L’ère des diplomates

Les échanges entre les peuples de Mornea ouvrirent pour les Khalimans une ère de prospérité de six siècles. À partir du cycle 740, l’harmonieux climat de concorde céda peu à peu la place aux rancœurs et aux convoitises. Lorsque la Triade de jade fit déferler ses armées, les Khalimans découvrirent avec effarement que, sous prétexte de commerce et d’exploration, les humains avaient patiemment balisé toutes les terres qu’ils convoitaient chez leurs voisins : les bornes jin révélaient finalement leur vrai visage !

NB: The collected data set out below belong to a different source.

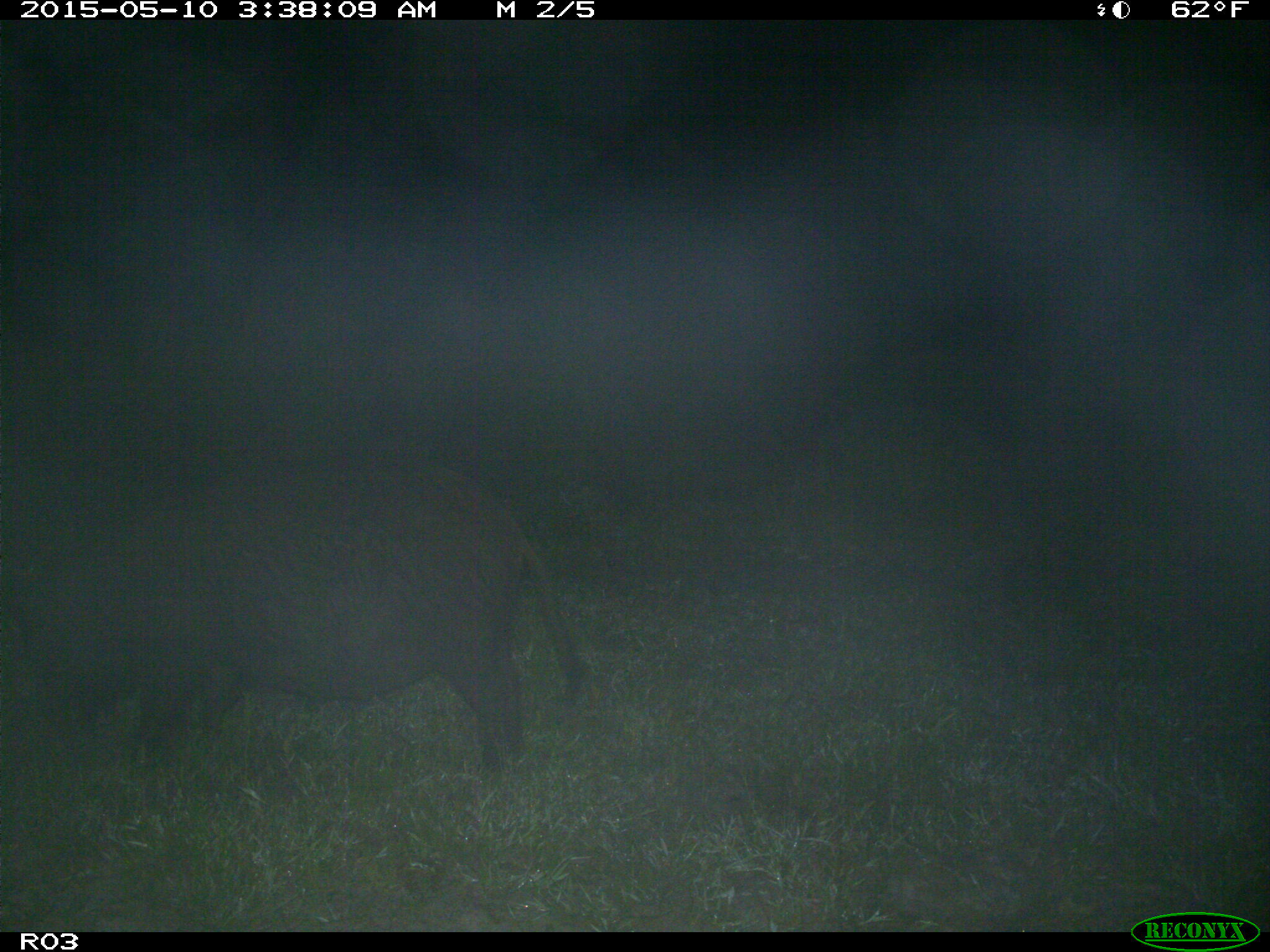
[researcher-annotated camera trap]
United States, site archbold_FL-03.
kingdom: Animalia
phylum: Chordata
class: Mammalia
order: Artiodactyla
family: Suidae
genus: Sus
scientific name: Sus scrofa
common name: wild boar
Sus scrofa (wild boar).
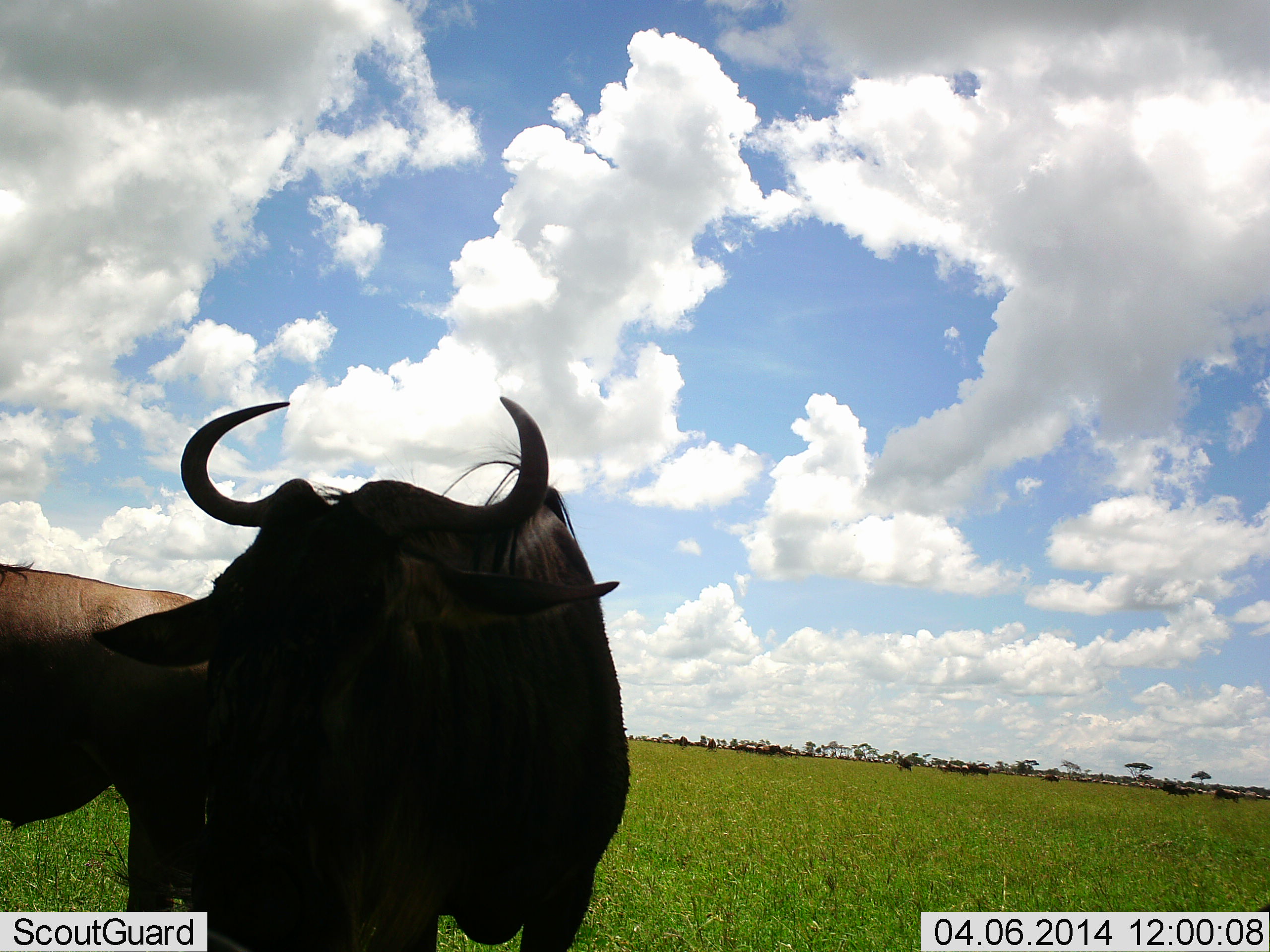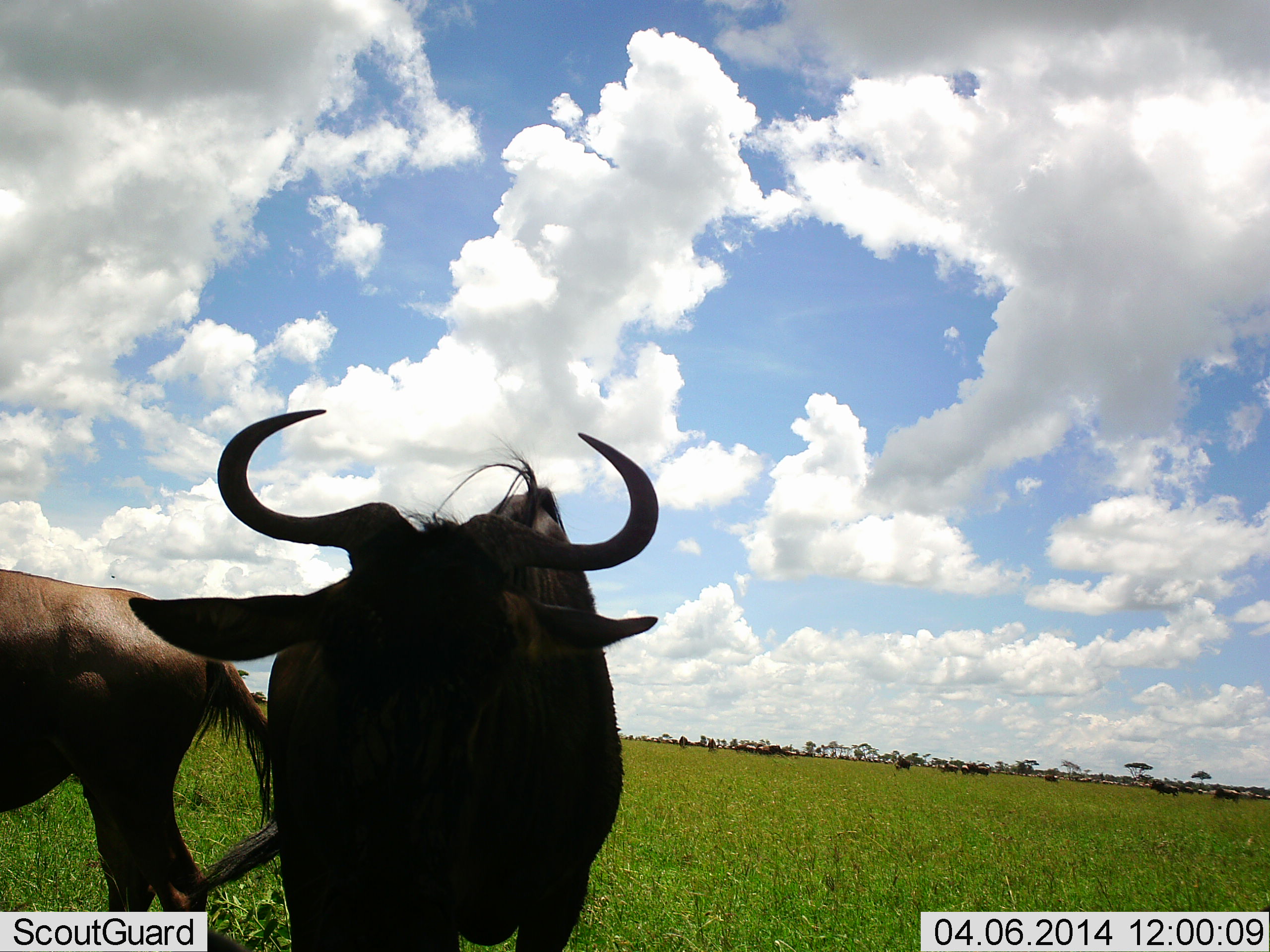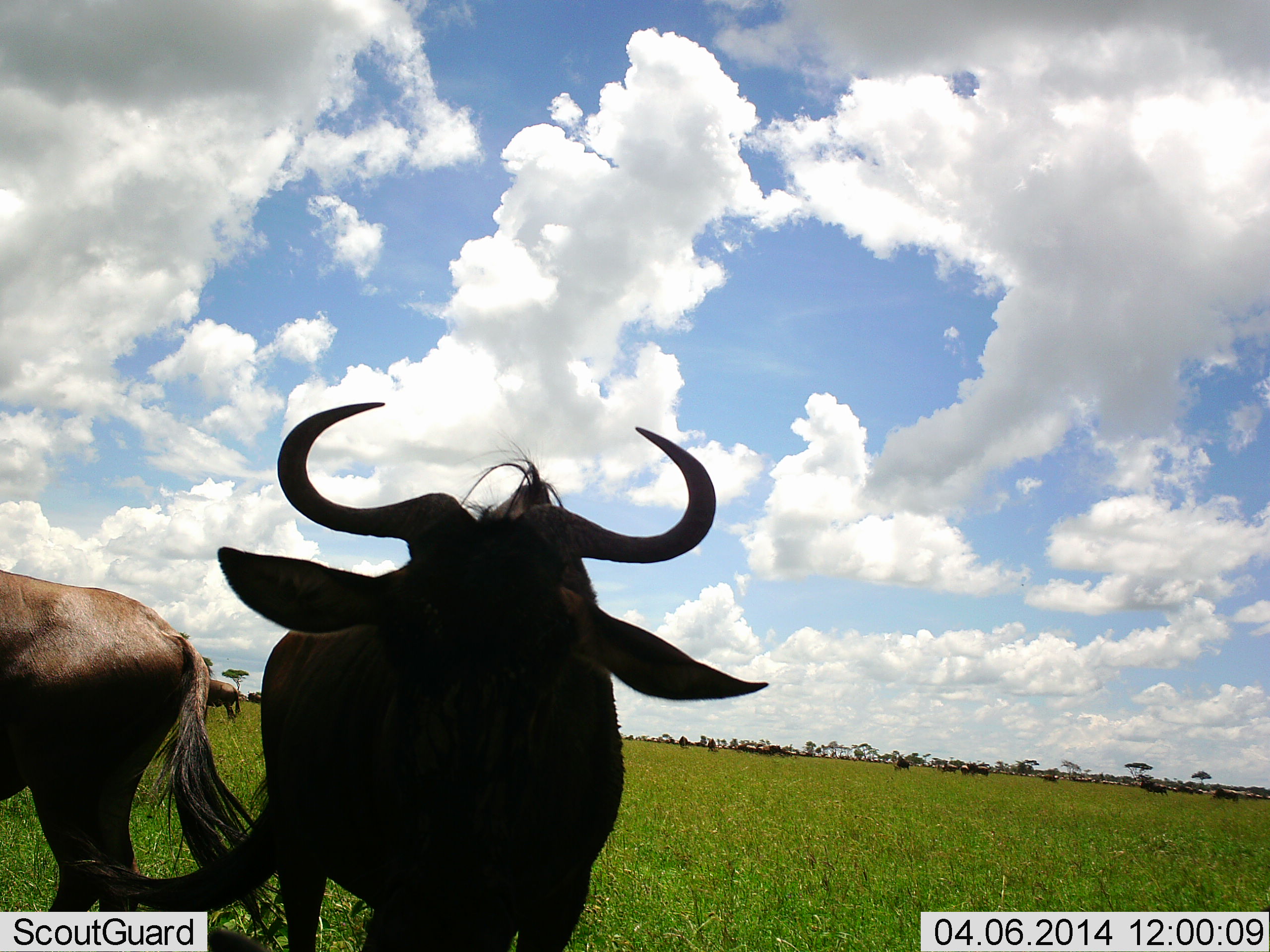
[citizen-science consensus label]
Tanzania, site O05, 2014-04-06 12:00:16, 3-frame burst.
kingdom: Animalia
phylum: Chordata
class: Mammalia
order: Artiodactyla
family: Bovidae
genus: Connochaetes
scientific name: Connochaetes taurinus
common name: blue wildebeest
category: wildebeest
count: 11-50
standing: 70%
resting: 0%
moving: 70%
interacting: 0%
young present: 0%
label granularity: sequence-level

Furieux d’avoir été ainsi abusés par les enfants d’Orhöm, les Khalimans se concertèrent avec leurs alliés de toujours, les Naashtis, et se décidèrent à entrer en guerre pour mettre fin à la vague de conquête initiée par la Triade de jade : ce fut la guerre alchimique. Les pythies découvrirent alors avec stupéfaction la propriété des pierres alchimiques, copieusement utilisées par les humains, et les possibilités qu’elles offraient à leurs propres pratiques mystiques. La guerre prit très vite une mauvaise tournure : les humains étaient nombreux, organisés et bénéficiaient de l’alchimie. Les Aurloks étaient pacifiques et les Naasthis, à force de défaites, finirent par disparaître, laissant les Khalimans seuls face aux humains. En 795, la matriarche de la Sororité, Fatiha Bint Sorhna, livra alors à son peuple une mystérieuse prophétie, encore bien énigmatique de nos jours : tout au plus sait-­on que la teneur en était « il faut que tous les peuples s’unissent, non pas contre les humains mais avec eux ».

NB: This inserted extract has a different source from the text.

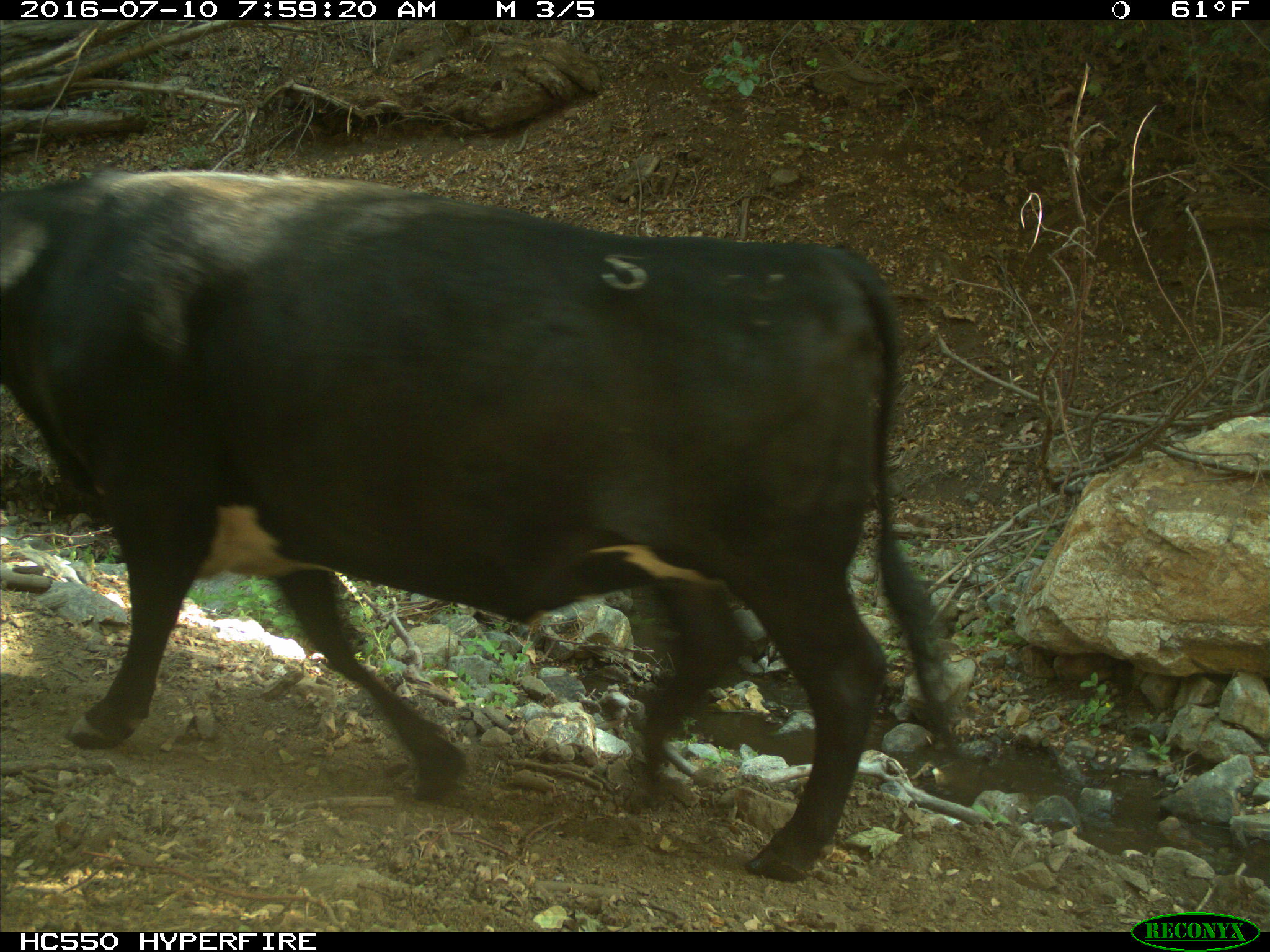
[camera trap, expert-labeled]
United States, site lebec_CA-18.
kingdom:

Alors que le Sénat se demandait comment appliquer cette étrange directive, le miracle survint : la Triade subit un premier revers lorsque les Aurloks sortirent brutalement de leur apathie à Gigage Gadusi, puis un second lorsqu’une partie de ses alchimistes fit sécession et fonda le royaume d’Avalon. La force de la Triade s’effrita et le secret de l’alchimie se propagea : les Khalimans apprirent alors le secret des marines et les pythies devinrent des alchimistes : les oracles. Cette révolution provoqua la découverte de l’évocation, ce qui permit aux Khalimans de jeter dans la bataille de redoutables djinns. Sentant que la Triade allait devoir renoncer, les Khalimans l’amenèrent à négocier la paix et faire refluer ses armées. Au cycle 814, le traité de Gigage Gadusi mit un terme à la guerre alchimique et concrétisa la prédiction de Fatiha. Afin que pareille guerre ne recommence jamais, le Sénat mit en place le corps des cheikhs, avec pour mission d’arbitrer tout conflit avant qu’il ne dégénère, et fit construire le canal de la Concorde pour favoriser le commerce entre les peuples : par des échanges commerciaux réciproques, les nations de Mornea gagneraient plus que ce que la guerre pourrait jamais leur apporter, tout en leur coûtant moins.
Débuta alors une nouvelle ère, dans laquelle la République khalimane veilla avec attention sur la paix de Mornea.